Pada upacara peringatan Hari Ulang Tahun (HUT) ke-81 Kemerdekaan Republik Indonesia yang berlangsung khidmat di Istana Merdeka, Jakarta, Menteri Agama Nasaruddin Umar memimpin pembacaan doa. Kehadiran Menag dalam momen sakral ini membawa pesan mendalam yang menyentuh hati seluruh masyarakat Indonesia, menekankan pentingnya persatuan, kerukunan, dan rasa syukur atas nikmat kemerdekaan yang telah diraih.
Dalam bait-bait doanya, Nasaruddin Umar menyampaikan rasa syukur yang mendalam atas kepemimpinan Presiden Prabowo Subianto dan Wakil Presiden Gibran Rakabuming Raka. Ia mengapresiasi berbagai langkah strategis pemerintah yang fokus pada pemerataan keadilan sosial dan kesejahteraan. Lebih lanjut, ia juga menyoroti pencapaian luar biasa bangsa Indonesia yang berhasil meraih indeks kerukunan umat beragama tertinggi dalam sejarah, yakni mencapai angka 77,85 persen.
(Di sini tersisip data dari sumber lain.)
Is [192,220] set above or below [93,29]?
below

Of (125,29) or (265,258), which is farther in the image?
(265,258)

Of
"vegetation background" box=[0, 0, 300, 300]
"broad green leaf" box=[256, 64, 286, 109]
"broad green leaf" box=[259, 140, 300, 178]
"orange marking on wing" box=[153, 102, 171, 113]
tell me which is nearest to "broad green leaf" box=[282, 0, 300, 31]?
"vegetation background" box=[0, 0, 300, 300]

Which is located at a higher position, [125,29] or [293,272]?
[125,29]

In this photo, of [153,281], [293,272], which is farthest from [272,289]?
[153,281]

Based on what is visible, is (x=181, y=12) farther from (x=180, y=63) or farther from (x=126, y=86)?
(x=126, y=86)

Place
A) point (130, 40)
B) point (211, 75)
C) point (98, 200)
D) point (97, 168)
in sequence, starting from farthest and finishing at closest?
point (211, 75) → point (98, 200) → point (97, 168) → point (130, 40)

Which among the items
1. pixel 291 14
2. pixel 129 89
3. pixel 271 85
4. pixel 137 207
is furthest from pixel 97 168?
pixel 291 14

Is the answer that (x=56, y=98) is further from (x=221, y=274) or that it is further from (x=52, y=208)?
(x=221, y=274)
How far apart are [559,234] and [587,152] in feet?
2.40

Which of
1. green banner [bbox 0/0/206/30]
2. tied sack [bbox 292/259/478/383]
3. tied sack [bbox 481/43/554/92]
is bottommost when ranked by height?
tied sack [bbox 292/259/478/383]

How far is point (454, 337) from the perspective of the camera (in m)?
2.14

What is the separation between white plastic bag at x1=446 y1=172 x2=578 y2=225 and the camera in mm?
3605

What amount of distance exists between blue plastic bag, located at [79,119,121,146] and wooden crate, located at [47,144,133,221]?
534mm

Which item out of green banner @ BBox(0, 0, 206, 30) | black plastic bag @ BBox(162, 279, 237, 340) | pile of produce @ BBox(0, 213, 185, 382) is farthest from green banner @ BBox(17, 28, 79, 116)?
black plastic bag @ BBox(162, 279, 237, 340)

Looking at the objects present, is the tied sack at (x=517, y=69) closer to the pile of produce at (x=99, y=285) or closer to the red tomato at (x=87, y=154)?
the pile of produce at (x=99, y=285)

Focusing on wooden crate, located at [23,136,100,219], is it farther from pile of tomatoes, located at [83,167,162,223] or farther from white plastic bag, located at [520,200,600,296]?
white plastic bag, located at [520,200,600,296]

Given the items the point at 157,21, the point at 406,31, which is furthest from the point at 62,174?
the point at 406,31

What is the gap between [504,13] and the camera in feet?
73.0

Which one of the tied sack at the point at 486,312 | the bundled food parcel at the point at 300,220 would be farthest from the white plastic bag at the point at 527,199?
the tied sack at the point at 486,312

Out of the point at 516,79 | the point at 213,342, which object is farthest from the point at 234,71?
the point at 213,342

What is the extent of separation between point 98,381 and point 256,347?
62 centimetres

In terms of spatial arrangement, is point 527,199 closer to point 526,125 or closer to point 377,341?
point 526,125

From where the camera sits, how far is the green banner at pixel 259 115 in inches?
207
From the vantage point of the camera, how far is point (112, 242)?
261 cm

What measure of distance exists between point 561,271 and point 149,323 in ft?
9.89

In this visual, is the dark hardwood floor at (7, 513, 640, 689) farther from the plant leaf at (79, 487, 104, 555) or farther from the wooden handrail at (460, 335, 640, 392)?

“Jauhkanlah kami dari berbagai fitnah, bencana, dan perpecahan yang dapat melemahkan sendi-sendi kekuatan bangsa,” pinta Menag dalam doanya yang khusyuk. Beliau juga memohon agar Allah SWT senantiasa memberikan petunjuk kepada para pemimpin negeri agar setiap keputusan yang diambil senantiasa membawa kemaslahatan bagi seluruh rakyat. Menurutnya, doa seorang pemimpin memiliki dampak yang sangat besar bagi arah dan masa depan bangsa.
Tak lupa, Menteri Agama mengajak seluruh peserta upacara untuk mengenang jasa para pahlawan yang telah gugur demi merebut dan mempertahankan kemerdekaan. Dengan mengutip pesan spiritual terkait kemuliaan para syuhada, ia berharap nilai-nilai perjuangan para leluhur terus mengalir dalam sanubari generasi penerus. Doa tersebut ditutup dengan harapan besar agar Indonesia bertransformasi menjadi negeri yang makmur, damai, dan penuh berkah (baldatun thayyibatun wa rabbun ghafur).